Study on Vemurafenib for Children with BRAF Mutation-Resistant Histiocytosis
This trial investigates the use of Vemurafenib, taken as a film-coated tablet, in children with histiocytosis that carries a specific genetic change called the BRAF mutation and has not responded to other treatments.
Main inclusion criteria: Patients must have a confirmed BRAF mutation in their tumor tissue or circulating tumor DNA at any point during treatment or follow-up. They must have experienced treatment failure, which could mean the disease worsened during initial treatment with Vinblastine and prednisolone or second-line treatment with Cytosine Arabinoside or Cladribine, the disease returned after initial improvement, the disease came back for a third time or more, the disease returned after finishing previous Vemurafenib treatment, or signs of neurodegenerative disorder appeared on brain MRI scans. Patients must be enrolled in the HISTIOGEN trial, and those of childbearing potential must use effective birth control during treatment and for at least one year afterward.
Main exclusion criteria: The study excludes patients who do not have histiocytic cell proliferation, those who are not BRAF positive, patients who are not children or young people, and those who do not have refractory histiocytosis.
Focus and goals: The study aims to evaluate the safety, effectiveness, and tolerability of Vemurafenib in children with BRAF mutation-positive histiocytosis that has resisted standard treatments. The trial will determine the best dosage that provides similar benefits to those seen in adults and will optimize the duration of treatment.
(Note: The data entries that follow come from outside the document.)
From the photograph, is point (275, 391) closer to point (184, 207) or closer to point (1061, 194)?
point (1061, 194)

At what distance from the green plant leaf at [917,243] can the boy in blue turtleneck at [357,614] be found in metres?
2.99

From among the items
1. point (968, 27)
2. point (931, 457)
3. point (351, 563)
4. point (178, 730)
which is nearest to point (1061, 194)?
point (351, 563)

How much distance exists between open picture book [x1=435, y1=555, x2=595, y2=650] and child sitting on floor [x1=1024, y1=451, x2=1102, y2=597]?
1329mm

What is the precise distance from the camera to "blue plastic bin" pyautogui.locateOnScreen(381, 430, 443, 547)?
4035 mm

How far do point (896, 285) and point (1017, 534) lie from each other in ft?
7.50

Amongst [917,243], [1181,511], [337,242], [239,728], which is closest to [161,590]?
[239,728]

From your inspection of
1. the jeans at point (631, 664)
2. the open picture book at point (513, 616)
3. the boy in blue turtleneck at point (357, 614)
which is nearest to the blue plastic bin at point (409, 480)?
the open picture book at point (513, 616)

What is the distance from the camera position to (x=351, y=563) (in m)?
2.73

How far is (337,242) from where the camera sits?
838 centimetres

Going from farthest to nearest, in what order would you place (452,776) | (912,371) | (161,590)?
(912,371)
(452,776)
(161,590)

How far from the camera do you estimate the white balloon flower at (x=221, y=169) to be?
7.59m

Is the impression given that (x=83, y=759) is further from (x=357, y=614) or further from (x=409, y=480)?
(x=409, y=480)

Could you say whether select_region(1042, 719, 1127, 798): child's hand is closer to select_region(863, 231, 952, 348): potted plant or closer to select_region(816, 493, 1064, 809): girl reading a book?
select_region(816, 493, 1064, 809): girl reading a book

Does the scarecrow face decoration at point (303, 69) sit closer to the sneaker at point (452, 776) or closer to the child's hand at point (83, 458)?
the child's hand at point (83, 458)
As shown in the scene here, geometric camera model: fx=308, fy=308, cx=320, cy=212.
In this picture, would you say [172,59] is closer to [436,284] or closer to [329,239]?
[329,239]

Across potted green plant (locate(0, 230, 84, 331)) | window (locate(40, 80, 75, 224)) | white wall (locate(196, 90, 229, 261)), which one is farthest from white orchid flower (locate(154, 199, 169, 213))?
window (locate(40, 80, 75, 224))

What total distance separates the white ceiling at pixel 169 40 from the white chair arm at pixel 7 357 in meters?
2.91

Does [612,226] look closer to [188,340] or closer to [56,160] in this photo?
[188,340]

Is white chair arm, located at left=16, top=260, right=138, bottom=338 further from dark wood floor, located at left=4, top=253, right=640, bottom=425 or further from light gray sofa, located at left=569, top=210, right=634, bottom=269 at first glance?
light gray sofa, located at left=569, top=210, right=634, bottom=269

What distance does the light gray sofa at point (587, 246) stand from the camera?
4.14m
Throughout the study, participants undergo regular health checks including monitoring of vital signs, laboratory tests, echocardiography, and ECG. Researchers will assess event-free survival, progression-free survival, overall survival, overall response rate, and the disease reactivation rate after two years of treatment.
Investigational drug: Vemurafenib is a BRAF inhibitor, a type of targeted cancer therapy that works by blocking the activity of the mutated BRAF protein involved in cell growth and spread. By inhibiting this protein, the medication helps slow down or stop the proliferation of abnormal histiocytic cells. The drug is administered orally, with dosage and frequency determined individually.
Summary
All three ongoing clinical trials for Rosai-Dorfman syndrome are being conducted in Poland and focus exclusively on pediatric populations under 18 years of age. This concentration of research in a single country suggests a coordinated effort to study this rare condition in young patients.
The trials represent two distinct approaches to managing the condition. One trial focuses on improving diagnostic imaging through PET/CT scanning with Fludeoxyglucose (18F), which could help doctors better understand disease activity and monitor treatment responses. The other two trials test targeted therapies for treatment-resistant cases: Trametinib for patients without BRAF mutations or those who have not responded to Vemurafenib, and Vemurafenib itself for patients with BRAF mutations.
All trials require participation in the HISTIOGEN trial, indicating a broader research framework for studying histiocytic disorders in children. The studies share common outcome measures including event-free survival, progression-free survival, and overall survival, with all three trials expected to conclude around March 2026. These coordinated efforts reflect the challenges of treating refractory cases in young patients and the need for both better diagnostic tools and more effective targeted therapies.